(Stored entries)
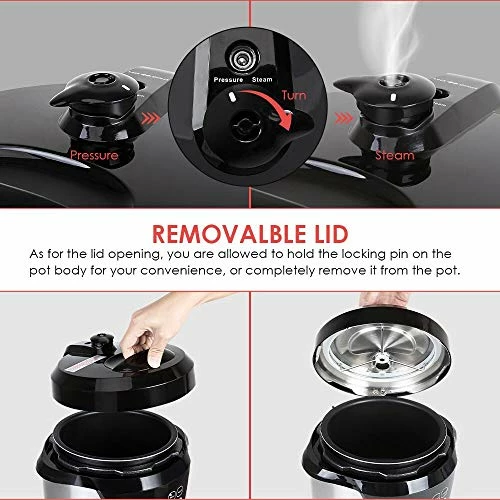 Pressure

Pressure Steam

Turn

Steam

REMOVALBLE LID

As for the lid opening, you are allowed to hold the locking pin on the pot body for your convenience, or completely remove it from the pot.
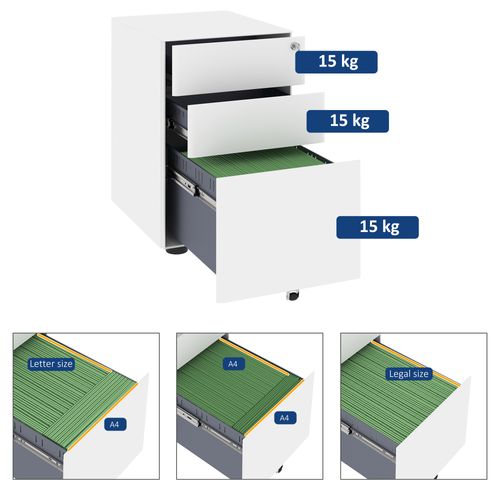 15 kg

15 kg

15 kg

Letter size

A4

A4

A4

Legal size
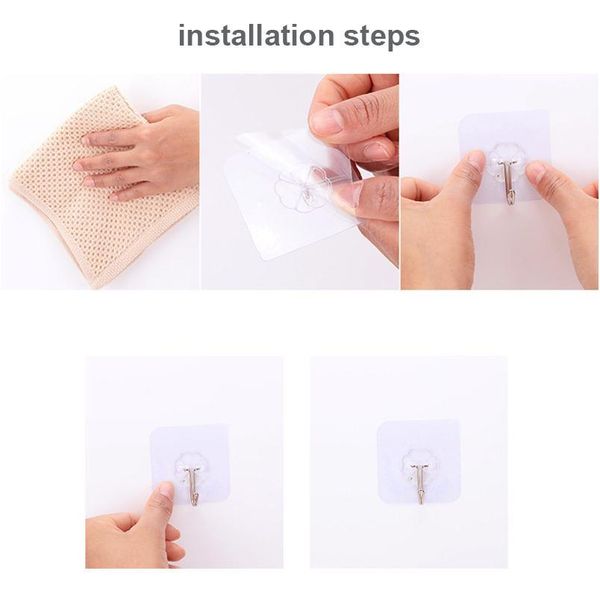 installation steps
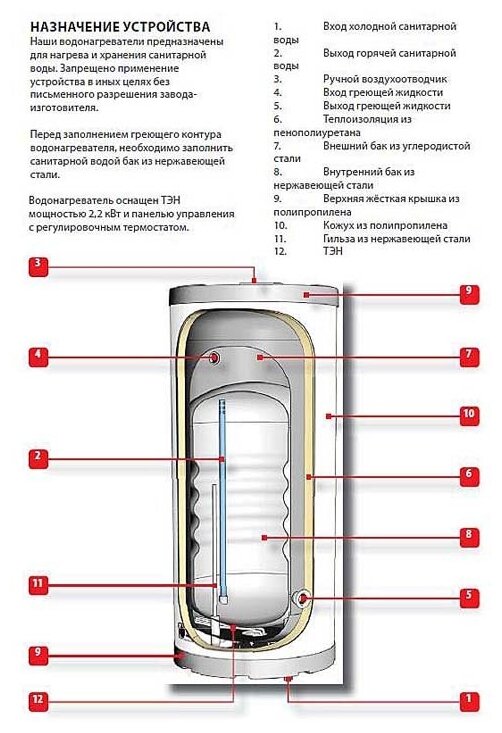 НАЗНАЧЕНИЕ УСТРОЙСТВА
Наши водонагреватели предназначены для нагрева и хранения санитарной воды. Запрещено применение устройства в иных целях без письменного разрешения завода-изготовителя.

Перед заполнением греющего контура водонагревателя, необходимо заполнить санитарной водой бак из нержавеющей стали.

Водонагреватель оснащен ТЭН мощностью 2,2 кВт и панелью управления с регулировочным термостатом.

1. Вход холодной санитарной воды
2. Выход горячей санитарной воды
3. Ручной воздухоотводчик
4. Вход греющей жидкости
5. Выход греющей жидкости
6. Теплоизоляция из пенополиуретана
7. Внешний бак из углеродистой стали
8. Внутренний бак из нержавеющей стали
9. Верхняя жёсткая крышка из полипропилена
10. Кожух из полипропилена
11. Гильза из нержавеющей стали
12. ТЭН

3
9
4
7
10
2
6
8
11
5
9
12
1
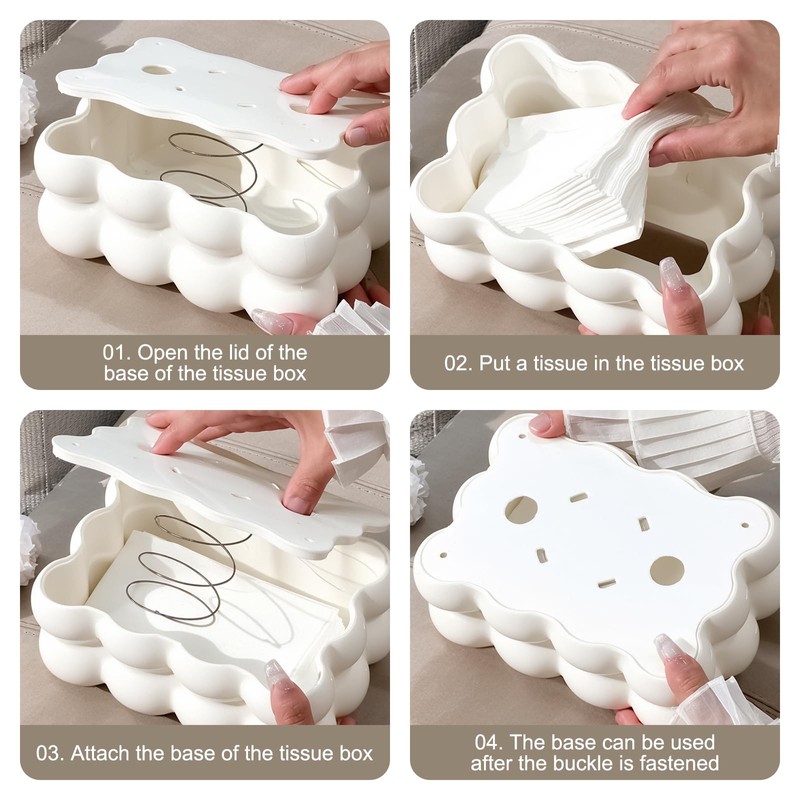 01. Open the lid of the base of the tissue box

02. Put a tissue in the tissue box

03. Attach the base of the tissue box

04. The base can be used after the buckle is fastened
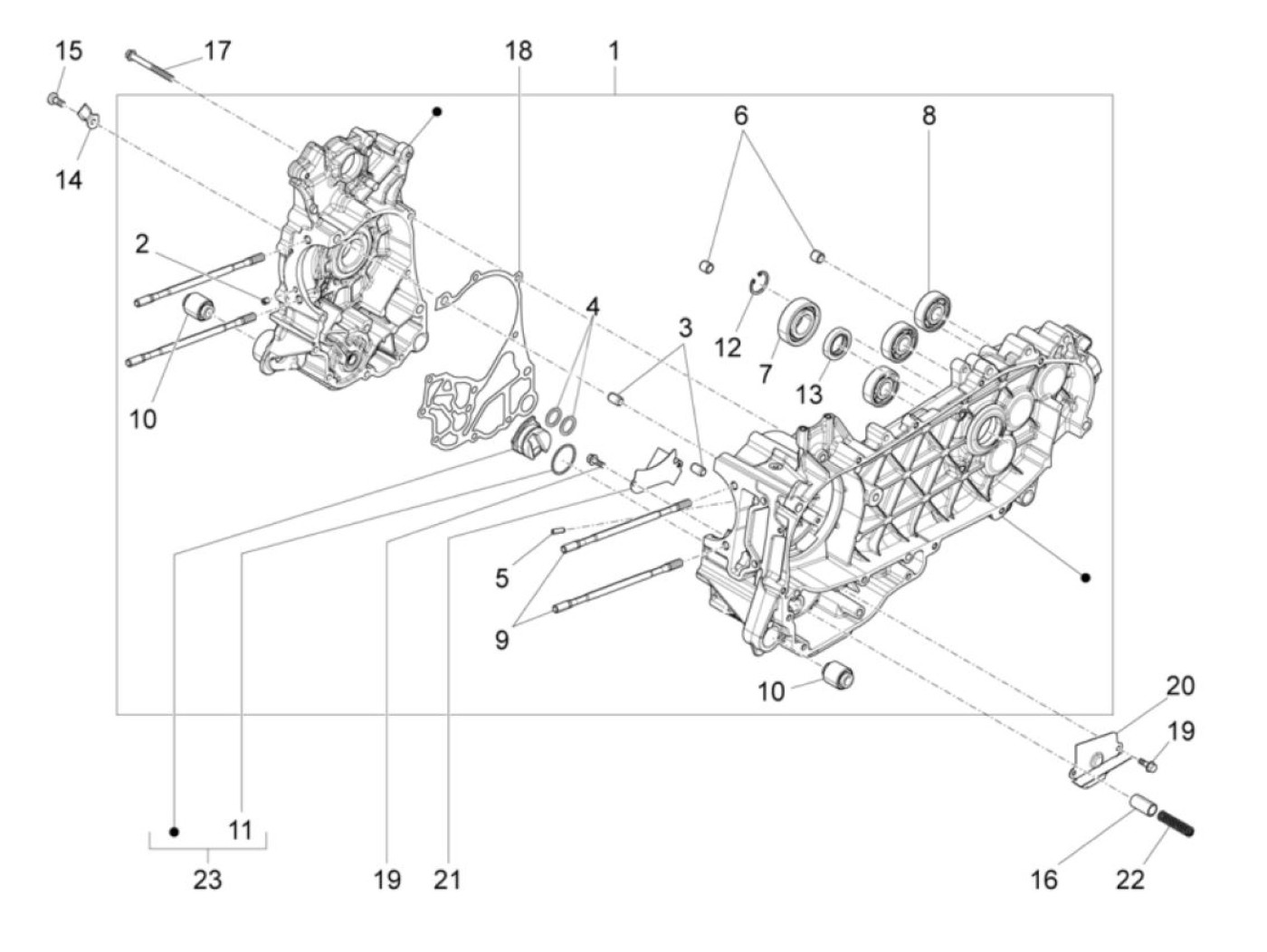 15
17
18
1
14
6
8
2
4
3
12
7
13
10
5
9
10
20
19
11
23
19
21
16
22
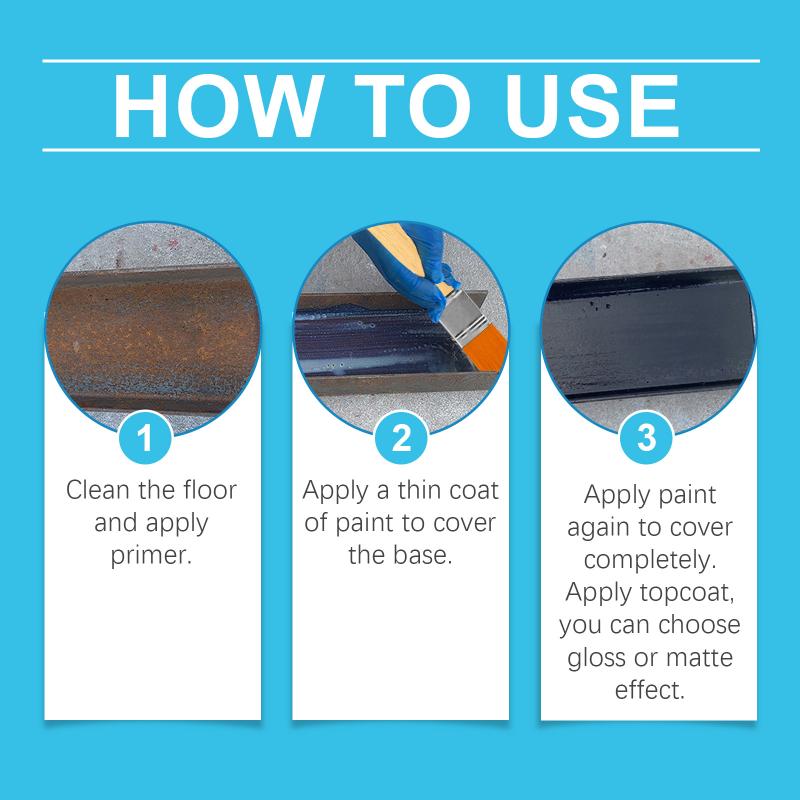 HOW TO USE

1

Clean the floor and apply primer.

2

Apply a thin coat of paint to cover the base.

3

Apply paint again to cover completely. Apply topcoat, you can choose gloss or matte effect.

What the task asks: Find the lines that mention "жидкости" in the entries and show them.

Solution to this task:
4. Вход греющей жидкости
5. Выход греющей жидкости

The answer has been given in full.